The synthetic utility of hydrazine compounds in coordination chemistry as well as their remarkable photochromic properties has resulted in continued interest in studies of their stereochemistry (Glaser et al., 1995). The photochromism in hydrazines arises from intramolecular H-atom transfer, together with a change in the π-electron system. To study the effect of intermolecular interactions, such as π···π charge transfer or hydrogen bonding, on H-atom transfer processes, solid state structure analyses of a number of hydrazine compounds containing both a diamine linkage and N—N bonding have been reported in the literature (Liu et al., 2007; Xu & Hu, 2007; Zheng et al., 2006) We report here the synthesis and molecular structure of the title benzylidenehydrazine derivative(I).

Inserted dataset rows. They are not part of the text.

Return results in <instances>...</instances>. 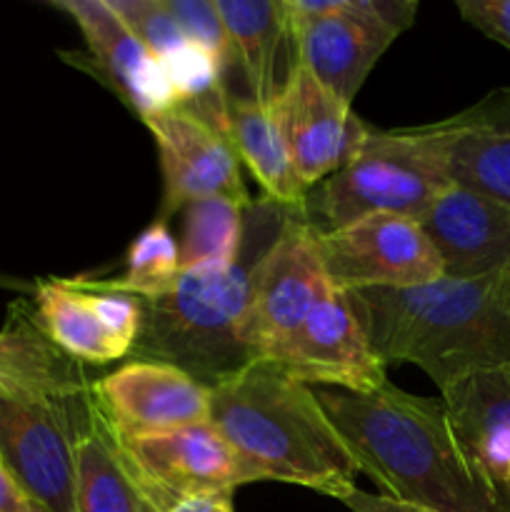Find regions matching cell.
Masks as SVG:
<instances>
[{
	"instance_id": "cell-1",
	"label": "cell",
	"mask_w": 510,
	"mask_h": 512,
	"mask_svg": "<svg viewBox=\"0 0 510 512\" xmlns=\"http://www.w3.org/2000/svg\"><path fill=\"white\" fill-rule=\"evenodd\" d=\"M360 473L385 495L428 512H510L450 425L443 403L385 383L375 393L313 388Z\"/></svg>"
},
{
	"instance_id": "cell-2",
	"label": "cell",
	"mask_w": 510,
	"mask_h": 512,
	"mask_svg": "<svg viewBox=\"0 0 510 512\" xmlns=\"http://www.w3.org/2000/svg\"><path fill=\"white\" fill-rule=\"evenodd\" d=\"M350 300L383 365H418L438 388L473 370L510 365V270L418 288L350 290Z\"/></svg>"
},
{
	"instance_id": "cell-3",
	"label": "cell",
	"mask_w": 510,
	"mask_h": 512,
	"mask_svg": "<svg viewBox=\"0 0 510 512\" xmlns=\"http://www.w3.org/2000/svg\"><path fill=\"white\" fill-rule=\"evenodd\" d=\"M208 420L258 480L303 485L335 500L355 488L358 460L313 388L275 360H250L213 385Z\"/></svg>"
},
{
	"instance_id": "cell-4",
	"label": "cell",
	"mask_w": 510,
	"mask_h": 512,
	"mask_svg": "<svg viewBox=\"0 0 510 512\" xmlns=\"http://www.w3.org/2000/svg\"><path fill=\"white\" fill-rule=\"evenodd\" d=\"M293 210L268 198L255 200L245 210V245L233 268L183 275L173 293L143 300V328L130 350L133 360L170 363L208 388L245 368L253 358L240 340V328L253 270Z\"/></svg>"
},
{
	"instance_id": "cell-5",
	"label": "cell",
	"mask_w": 510,
	"mask_h": 512,
	"mask_svg": "<svg viewBox=\"0 0 510 512\" xmlns=\"http://www.w3.org/2000/svg\"><path fill=\"white\" fill-rule=\"evenodd\" d=\"M450 185L415 148L408 130L368 128L363 143L305 200V218L320 233L368 215H400L418 223Z\"/></svg>"
},
{
	"instance_id": "cell-6",
	"label": "cell",
	"mask_w": 510,
	"mask_h": 512,
	"mask_svg": "<svg viewBox=\"0 0 510 512\" xmlns=\"http://www.w3.org/2000/svg\"><path fill=\"white\" fill-rule=\"evenodd\" d=\"M415 13V0H285L295 60L350 105Z\"/></svg>"
},
{
	"instance_id": "cell-7",
	"label": "cell",
	"mask_w": 510,
	"mask_h": 512,
	"mask_svg": "<svg viewBox=\"0 0 510 512\" xmlns=\"http://www.w3.org/2000/svg\"><path fill=\"white\" fill-rule=\"evenodd\" d=\"M330 288L333 283L325 273L318 230L308 223L303 210H293L253 270L248 310L240 328V340L250 358H278Z\"/></svg>"
},
{
	"instance_id": "cell-8",
	"label": "cell",
	"mask_w": 510,
	"mask_h": 512,
	"mask_svg": "<svg viewBox=\"0 0 510 512\" xmlns=\"http://www.w3.org/2000/svg\"><path fill=\"white\" fill-rule=\"evenodd\" d=\"M140 490L155 512L193 495L230 493L258 475L213 428L210 420L163 433L118 438Z\"/></svg>"
},
{
	"instance_id": "cell-9",
	"label": "cell",
	"mask_w": 510,
	"mask_h": 512,
	"mask_svg": "<svg viewBox=\"0 0 510 512\" xmlns=\"http://www.w3.org/2000/svg\"><path fill=\"white\" fill-rule=\"evenodd\" d=\"M320 255L340 290L418 288L443 278V263L415 220L368 215L320 233Z\"/></svg>"
},
{
	"instance_id": "cell-10",
	"label": "cell",
	"mask_w": 510,
	"mask_h": 512,
	"mask_svg": "<svg viewBox=\"0 0 510 512\" xmlns=\"http://www.w3.org/2000/svg\"><path fill=\"white\" fill-rule=\"evenodd\" d=\"M75 400L38 405L0 398V463L38 512H78Z\"/></svg>"
},
{
	"instance_id": "cell-11",
	"label": "cell",
	"mask_w": 510,
	"mask_h": 512,
	"mask_svg": "<svg viewBox=\"0 0 510 512\" xmlns=\"http://www.w3.org/2000/svg\"><path fill=\"white\" fill-rule=\"evenodd\" d=\"M405 130L448 183L510 205V88L440 123Z\"/></svg>"
},
{
	"instance_id": "cell-12",
	"label": "cell",
	"mask_w": 510,
	"mask_h": 512,
	"mask_svg": "<svg viewBox=\"0 0 510 512\" xmlns=\"http://www.w3.org/2000/svg\"><path fill=\"white\" fill-rule=\"evenodd\" d=\"M143 123L153 133L163 168V208L158 220H168L175 210L210 198L233 200L243 208L253 205L238 153L223 130L183 105L150 115Z\"/></svg>"
},
{
	"instance_id": "cell-13",
	"label": "cell",
	"mask_w": 510,
	"mask_h": 512,
	"mask_svg": "<svg viewBox=\"0 0 510 512\" xmlns=\"http://www.w3.org/2000/svg\"><path fill=\"white\" fill-rule=\"evenodd\" d=\"M310 388L375 393L388 383L348 290L330 288L275 358Z\"/></svg>"
},
{
	"instance_id": "cell-14",
	"label": "cell",
	"mask_w": 510,
	"mask_h": 512,
	"mask_svg": "<svg viewBox=\"0 0 510 512\" xmlns=\"http://www.w3.org/2000/svg\"><path fill=\"white\" fill-rule=\"evenodd\" d=\"M273 103L295 173L308 190L348 163L370 128L353 105L325 88L298 60L290 65Z\"/></svg>"
},
{
	"instance_id": "cell-15",
	"label": "cell",
	"mask_w": 510,
	"mask_h": 512,
	"mask_svg": "<svg viewBox=\"0 0 510 512\" xmlns=\"http://www.w3.org/2000/svg\"><path fill=\"white\" fill-rule=\"evenodd\" d=\"M93 398L118 438L205 423L210 388L158 360H130L93 383Z\"/></svg>"
},
{
	"instance_id": "cell-16",
	"label": "cell",
	"mask_w": 510,
	"mask_h": 512,
	"mask_svg": "<svg viewBox=\"0 0 510 512\" xmlns=\"http://www.w3.org/2000/svg\"><path fill=\"white\" fill-rule=\"evenodd\" d=\"M53 8L68 13L83 33L90 73L108 83L140 120L178 105L163 63L135 38L108 0H55Z\"/></svg>"
},
{
	"instance_id": "cell-17",
	"label": "cell",
	"mask_w": 510,
	"mask_h": 512,
	"mask_svg": "<svg viewBox=\"0 0 510 512\" xmlns=\"http://www.w3.org/2000/svg\"><path fill=\"white\" fill-rule=\"evenodd\" d=\"M443 263V278L510 270V205L463 185H445L418 220Z\"/></svg>"
},
{
	"instance_id": "cell-18",
	"label": "cell",
	"mask_w": 510,
	"mask_h": 512,
	"mask_svg": "<svg viewBox=\"0 0 510 512\" xmlns=\"http://www.w3.org/2000/svg\"><path fill=\"white\" fill-rule=\"evenodd\" d=\"M440 403L470 458L510 498V365L450 380Z\"/></svg>"
},
{
	"instance_id": "cell-19",
	"label": "cell",
	"mask_w": 510,
	"mask_h": 512,
	"mask_svg": "<svg viewBox=\"0 0 510 512\" xmlns=\"http://www.w3.org/2000/svg\"><path fill=\"white\" fill-rule=\"evenodd\" d=\"M90 390L93 383L73 358L50 343L33 313L13 305L0 330V398L60 405L83 398Z\"/></svg>"
},
{
	"instance_id": "cell-20",
	"label": "cell",
	"mask_w": 510,
	"mask_h": 512,
	"mask_svg": "<svg viewBox=\"0 0 510 512\" xmlns=\"http://www.w3.org/2000/svg\"><path fill=\"white\" fill-rule=\"evenodd\" d=\"M73 428L78 512H155L125 460L118 435L100 413L93 390L73 403Z\"/></svg>"
},
{
	"instance_id": "cell-21",
	"label": "cell",
	"mask_w": 510,
	"mask_h": 512,
	"mask_svg": "<svg viewBox=\"0 0 510 512\" xmlns=\"http://www.w3.org/2000/svg\"><path fill=\"white\" fill-rule=\"evenodd\" d=\"M228 130L238 160L258 180L263 198L283 208L303 210L310 190L295 173L275 103H258L250 95H230Z\"/></svg>"
},
{
	"instance_id": "cell-22",
	"label": "cell",
	"mask_w": 510,
	"mask_h": 512,
	"mask_svg": "<svg viewBox=\"0 0 510 512\" xmlns=\"http://www.w3.org/2000/svg\"><path fill=\"white\" fill-rule=\"evenodd\" d=\"M228 30L233 60L240 65L250 98L273 103L283 88L278 78V53L290 38L285 0H215Z\"/></svg>"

As observed in many symmetric azines with an E, E configuration (Glidewell et al., 2006), the molecule of (I) possesses a crystallographically imposed center of symmetry at the mid-point of the N—N bond (Fig. 1). Consequently the asymmetric unit consists of half of the molecule. The central –CH=N—N=CH– fragment is strictly planar, but as a whole the molecule is not planar; the benzoyloxy group (C8—C14, O1, O2) is rotated about the O1—C7 bond by 78.7 (2)° with respect to the plane of the benzylidene hydrazine moiety (C1—C7, N1). The single-bond character of N1—N1i[1.408 (2) Å] and the double-bond character of C1=N1[1.274 (2) Å] indicate a lack of delocalization of π-electrons, while the planar structure of >C=N—N=C< chain indicates π configuration. The C=N—N angle [11.4 (2)°] in (I) is significantly smaller than the ideal sp2value of 120°, as consequence of repulsion between the nitrogen lone pairs and the adjacent C=N bond.
The supramolecular aggregation in (I) is determined by C—H···π (arene) hydrogen bond and aromatic π···π stacking interactions. The aryl C5 atom in the ring at (x, y, z) is part of the molecule centered across (0, 0, 0) and acts as a hydrogen bond donor to the aryl ring (C9—C14) at (-1 + x, 1 + y, z), which forms part of the molecule centered across (-1, 1, 0). Propagation of this hydrogen-bond forms a chain running parallel to the [11 0] direction (Fig. 2). The phenyl rings (C9—C14) at (x, y, z) and (1 - x, 1 - y,1 - z) are components of the molecules across the inversion centers at (0, 0, 0) and (1 - x, 1 - y, 1 - z), respectively. These strictly parallel rings with an interplanar spacing of 3.464 (1) Å, the ring-centroid separation of 3.900 (1)Å and the centroid offset of 1.79Å lead to the formation of a π-stacked chain of centrosymmetric molecules running parallel to the [1 1 1] direction (Fig. 2).The combination of the [110] and [1 1 1] chains generates a (100) sheet.